◆ What this task involves:
Take from the listing each line that has the string "lionfemale".

◆ Extracted material:

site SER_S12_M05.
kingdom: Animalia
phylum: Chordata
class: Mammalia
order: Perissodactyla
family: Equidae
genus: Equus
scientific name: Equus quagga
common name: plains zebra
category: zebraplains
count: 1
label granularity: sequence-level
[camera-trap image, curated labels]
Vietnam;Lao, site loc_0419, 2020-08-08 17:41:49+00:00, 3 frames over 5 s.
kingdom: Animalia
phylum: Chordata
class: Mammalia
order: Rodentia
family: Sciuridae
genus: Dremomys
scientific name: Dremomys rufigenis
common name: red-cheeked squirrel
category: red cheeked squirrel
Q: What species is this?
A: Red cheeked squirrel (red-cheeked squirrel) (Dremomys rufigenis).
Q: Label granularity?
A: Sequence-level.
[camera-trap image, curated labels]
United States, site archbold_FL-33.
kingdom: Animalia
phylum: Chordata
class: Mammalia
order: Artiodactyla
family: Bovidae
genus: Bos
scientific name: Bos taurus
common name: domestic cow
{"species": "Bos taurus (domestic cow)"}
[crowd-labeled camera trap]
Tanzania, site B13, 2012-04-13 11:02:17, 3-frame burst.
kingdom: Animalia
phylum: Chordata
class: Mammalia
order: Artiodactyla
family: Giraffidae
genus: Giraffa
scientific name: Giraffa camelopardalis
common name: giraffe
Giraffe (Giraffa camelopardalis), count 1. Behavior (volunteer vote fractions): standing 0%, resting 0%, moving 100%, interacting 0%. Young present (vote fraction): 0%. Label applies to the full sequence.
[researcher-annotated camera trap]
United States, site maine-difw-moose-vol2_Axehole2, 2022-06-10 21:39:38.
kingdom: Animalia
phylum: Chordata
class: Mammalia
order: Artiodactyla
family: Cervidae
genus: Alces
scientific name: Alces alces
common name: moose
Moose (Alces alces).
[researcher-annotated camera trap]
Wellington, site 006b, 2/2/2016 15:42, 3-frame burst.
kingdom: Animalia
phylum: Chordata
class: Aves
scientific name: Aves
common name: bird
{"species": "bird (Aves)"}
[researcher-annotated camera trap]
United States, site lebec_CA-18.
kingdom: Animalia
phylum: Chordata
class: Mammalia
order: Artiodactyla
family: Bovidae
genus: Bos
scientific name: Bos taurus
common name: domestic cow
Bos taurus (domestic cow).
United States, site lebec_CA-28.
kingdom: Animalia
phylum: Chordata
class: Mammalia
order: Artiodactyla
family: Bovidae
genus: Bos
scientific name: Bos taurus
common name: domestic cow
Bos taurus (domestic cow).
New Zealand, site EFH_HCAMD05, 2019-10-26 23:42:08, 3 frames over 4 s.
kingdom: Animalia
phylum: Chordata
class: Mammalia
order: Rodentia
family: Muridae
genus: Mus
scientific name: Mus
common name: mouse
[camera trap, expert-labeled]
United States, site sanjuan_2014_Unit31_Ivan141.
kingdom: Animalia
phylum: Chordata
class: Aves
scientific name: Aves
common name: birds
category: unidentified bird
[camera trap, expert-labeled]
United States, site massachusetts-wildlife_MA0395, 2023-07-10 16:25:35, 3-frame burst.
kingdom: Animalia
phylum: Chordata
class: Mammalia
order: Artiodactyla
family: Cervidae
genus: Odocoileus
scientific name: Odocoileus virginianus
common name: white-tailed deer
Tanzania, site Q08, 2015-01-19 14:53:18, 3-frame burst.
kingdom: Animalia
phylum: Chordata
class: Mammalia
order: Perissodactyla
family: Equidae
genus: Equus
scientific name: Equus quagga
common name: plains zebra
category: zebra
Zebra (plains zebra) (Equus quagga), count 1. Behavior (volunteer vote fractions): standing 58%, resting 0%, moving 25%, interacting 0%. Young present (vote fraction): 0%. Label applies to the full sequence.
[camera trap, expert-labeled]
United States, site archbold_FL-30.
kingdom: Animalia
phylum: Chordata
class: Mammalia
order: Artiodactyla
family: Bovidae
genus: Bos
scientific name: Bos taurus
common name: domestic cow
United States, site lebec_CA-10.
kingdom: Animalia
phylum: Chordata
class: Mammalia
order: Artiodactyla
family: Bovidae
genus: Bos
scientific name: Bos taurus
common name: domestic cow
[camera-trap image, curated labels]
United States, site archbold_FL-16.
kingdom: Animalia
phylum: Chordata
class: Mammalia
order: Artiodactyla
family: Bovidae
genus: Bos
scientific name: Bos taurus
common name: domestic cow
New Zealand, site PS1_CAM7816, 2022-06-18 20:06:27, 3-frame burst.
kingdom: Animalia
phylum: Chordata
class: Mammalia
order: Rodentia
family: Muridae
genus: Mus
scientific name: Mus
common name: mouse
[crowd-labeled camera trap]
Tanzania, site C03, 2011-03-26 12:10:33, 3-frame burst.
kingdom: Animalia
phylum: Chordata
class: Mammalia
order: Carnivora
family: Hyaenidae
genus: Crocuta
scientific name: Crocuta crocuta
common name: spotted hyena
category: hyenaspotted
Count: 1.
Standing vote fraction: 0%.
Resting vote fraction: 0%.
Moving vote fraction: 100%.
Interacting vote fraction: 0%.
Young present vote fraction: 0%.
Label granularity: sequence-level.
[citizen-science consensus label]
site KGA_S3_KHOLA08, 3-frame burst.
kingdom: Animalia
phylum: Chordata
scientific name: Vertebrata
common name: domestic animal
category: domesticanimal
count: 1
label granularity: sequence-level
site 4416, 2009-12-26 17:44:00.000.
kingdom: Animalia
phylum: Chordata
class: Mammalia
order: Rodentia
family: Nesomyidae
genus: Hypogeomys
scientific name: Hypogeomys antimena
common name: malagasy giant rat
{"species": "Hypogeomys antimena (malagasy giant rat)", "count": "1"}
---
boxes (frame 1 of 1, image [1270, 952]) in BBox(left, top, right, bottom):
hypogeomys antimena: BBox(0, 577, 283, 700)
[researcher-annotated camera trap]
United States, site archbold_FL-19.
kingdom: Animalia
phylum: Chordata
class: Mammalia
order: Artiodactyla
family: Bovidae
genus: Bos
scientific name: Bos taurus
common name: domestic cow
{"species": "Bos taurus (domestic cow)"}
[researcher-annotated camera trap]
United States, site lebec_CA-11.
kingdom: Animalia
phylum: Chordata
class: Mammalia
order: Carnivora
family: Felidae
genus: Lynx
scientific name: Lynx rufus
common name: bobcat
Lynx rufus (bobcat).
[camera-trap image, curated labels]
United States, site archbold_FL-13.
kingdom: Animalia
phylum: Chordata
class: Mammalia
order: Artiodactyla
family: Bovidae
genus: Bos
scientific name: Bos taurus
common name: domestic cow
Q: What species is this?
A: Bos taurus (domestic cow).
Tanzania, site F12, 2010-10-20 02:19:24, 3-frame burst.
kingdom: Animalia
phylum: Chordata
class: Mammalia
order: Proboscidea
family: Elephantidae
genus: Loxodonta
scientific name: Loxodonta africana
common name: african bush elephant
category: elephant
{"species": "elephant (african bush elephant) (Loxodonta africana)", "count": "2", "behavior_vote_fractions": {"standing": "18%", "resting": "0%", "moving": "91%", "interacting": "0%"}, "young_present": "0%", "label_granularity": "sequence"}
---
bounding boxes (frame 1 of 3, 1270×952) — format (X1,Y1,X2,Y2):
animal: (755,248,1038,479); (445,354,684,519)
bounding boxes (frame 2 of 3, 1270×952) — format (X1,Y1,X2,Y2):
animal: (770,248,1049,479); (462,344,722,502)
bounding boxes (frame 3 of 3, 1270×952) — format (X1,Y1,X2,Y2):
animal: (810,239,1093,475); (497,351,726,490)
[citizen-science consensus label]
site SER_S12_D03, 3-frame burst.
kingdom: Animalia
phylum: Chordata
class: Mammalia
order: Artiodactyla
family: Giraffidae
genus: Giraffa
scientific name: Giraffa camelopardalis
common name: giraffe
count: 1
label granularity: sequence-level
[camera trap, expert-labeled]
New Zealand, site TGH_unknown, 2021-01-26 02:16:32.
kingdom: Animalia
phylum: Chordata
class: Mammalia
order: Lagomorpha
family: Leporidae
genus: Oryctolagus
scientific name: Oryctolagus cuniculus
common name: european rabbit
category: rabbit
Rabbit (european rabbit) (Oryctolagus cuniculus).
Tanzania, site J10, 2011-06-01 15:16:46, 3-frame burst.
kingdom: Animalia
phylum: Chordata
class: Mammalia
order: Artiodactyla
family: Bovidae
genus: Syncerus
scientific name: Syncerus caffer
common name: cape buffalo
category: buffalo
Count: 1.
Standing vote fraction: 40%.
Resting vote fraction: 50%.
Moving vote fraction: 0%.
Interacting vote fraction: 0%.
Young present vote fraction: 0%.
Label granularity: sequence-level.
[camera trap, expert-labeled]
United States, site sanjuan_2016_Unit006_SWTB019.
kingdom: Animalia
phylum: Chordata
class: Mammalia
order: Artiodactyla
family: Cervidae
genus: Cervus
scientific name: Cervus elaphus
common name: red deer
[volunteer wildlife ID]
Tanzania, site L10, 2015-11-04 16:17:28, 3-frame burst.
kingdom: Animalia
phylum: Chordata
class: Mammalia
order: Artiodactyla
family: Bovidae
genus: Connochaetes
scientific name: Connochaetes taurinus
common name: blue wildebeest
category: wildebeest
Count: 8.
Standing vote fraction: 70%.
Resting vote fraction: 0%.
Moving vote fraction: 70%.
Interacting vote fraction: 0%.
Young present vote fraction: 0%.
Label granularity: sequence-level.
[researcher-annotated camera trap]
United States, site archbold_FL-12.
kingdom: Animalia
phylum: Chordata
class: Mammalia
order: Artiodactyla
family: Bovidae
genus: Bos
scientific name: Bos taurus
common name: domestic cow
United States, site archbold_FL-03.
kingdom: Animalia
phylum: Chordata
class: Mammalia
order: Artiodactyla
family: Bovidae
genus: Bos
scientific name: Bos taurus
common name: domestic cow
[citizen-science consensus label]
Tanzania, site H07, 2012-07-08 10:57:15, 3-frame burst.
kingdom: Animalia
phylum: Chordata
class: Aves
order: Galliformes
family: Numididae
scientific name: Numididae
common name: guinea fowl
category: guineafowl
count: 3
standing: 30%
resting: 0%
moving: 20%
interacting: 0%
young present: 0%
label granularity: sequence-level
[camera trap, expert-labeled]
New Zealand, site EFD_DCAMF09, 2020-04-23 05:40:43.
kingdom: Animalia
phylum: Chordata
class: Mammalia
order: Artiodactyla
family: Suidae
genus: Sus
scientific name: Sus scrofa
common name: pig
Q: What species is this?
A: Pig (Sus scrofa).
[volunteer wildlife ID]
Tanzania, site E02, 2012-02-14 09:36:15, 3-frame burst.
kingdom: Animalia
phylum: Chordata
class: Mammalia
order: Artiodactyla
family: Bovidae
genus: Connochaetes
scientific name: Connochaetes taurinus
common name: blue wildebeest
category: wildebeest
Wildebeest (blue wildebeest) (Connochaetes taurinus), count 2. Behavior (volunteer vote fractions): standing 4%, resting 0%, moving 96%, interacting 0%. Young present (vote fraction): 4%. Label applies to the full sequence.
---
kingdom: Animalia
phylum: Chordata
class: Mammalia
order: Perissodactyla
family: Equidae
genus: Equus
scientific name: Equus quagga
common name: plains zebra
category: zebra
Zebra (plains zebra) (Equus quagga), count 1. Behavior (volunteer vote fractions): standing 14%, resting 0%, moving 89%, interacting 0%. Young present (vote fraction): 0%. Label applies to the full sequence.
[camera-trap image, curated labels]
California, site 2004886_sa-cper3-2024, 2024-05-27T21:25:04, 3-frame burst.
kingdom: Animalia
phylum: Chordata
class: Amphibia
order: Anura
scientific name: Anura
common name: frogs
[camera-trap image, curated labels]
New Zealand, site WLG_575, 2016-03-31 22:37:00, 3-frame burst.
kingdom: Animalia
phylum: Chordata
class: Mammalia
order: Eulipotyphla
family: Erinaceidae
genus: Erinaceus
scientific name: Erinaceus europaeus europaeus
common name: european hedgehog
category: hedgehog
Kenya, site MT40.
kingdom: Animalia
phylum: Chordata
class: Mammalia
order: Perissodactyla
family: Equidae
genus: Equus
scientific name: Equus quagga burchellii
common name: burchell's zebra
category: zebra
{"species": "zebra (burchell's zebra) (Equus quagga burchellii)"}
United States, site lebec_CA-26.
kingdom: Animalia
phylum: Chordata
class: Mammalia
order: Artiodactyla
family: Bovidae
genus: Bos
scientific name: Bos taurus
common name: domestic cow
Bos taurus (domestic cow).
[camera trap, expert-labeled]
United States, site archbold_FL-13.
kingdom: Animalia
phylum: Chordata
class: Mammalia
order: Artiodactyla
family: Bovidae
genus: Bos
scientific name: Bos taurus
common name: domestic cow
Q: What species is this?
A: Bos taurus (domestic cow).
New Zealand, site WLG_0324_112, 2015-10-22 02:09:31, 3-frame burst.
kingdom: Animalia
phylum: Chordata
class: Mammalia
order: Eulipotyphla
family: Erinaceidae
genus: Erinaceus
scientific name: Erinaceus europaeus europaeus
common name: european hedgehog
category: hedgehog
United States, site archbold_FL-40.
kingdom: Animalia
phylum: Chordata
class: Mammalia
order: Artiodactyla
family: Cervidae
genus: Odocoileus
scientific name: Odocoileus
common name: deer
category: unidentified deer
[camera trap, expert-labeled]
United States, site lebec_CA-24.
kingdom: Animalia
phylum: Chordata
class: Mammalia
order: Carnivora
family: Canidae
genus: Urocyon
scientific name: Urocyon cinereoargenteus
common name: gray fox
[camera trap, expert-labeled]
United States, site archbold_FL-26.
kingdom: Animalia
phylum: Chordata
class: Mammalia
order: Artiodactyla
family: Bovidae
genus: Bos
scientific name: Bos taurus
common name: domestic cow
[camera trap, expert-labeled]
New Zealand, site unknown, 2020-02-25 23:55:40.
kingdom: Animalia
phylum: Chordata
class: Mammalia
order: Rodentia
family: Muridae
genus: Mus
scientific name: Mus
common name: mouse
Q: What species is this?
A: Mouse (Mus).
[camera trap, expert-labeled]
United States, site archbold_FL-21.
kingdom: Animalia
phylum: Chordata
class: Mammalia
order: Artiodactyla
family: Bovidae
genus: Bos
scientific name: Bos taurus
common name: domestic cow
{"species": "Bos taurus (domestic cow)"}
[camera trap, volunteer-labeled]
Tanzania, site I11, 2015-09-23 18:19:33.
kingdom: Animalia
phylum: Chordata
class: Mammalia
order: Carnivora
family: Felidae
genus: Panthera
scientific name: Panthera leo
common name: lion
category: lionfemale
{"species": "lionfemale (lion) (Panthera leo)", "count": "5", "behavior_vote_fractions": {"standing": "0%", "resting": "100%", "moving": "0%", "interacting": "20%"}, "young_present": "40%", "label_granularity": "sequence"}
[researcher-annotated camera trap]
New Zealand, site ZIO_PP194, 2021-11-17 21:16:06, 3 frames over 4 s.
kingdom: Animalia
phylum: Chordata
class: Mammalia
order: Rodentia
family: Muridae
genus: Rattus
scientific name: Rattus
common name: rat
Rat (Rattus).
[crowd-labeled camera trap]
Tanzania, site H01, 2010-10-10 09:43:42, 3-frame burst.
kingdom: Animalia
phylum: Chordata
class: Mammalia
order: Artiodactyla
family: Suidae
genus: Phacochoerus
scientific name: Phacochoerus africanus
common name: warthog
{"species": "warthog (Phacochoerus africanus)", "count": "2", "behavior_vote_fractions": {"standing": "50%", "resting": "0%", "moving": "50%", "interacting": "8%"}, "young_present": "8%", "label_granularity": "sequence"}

◆ Your solution:
category: lionfemale
{"species": "lionfemale (lion) (Panthera leo)", "count": "5", "behavior_vote_fractions": {"standing": "0%", "resting": "100%", "moving": "0%", "interacting": "20%"}, "young_present": "40%", "label_granularity": "sequence"}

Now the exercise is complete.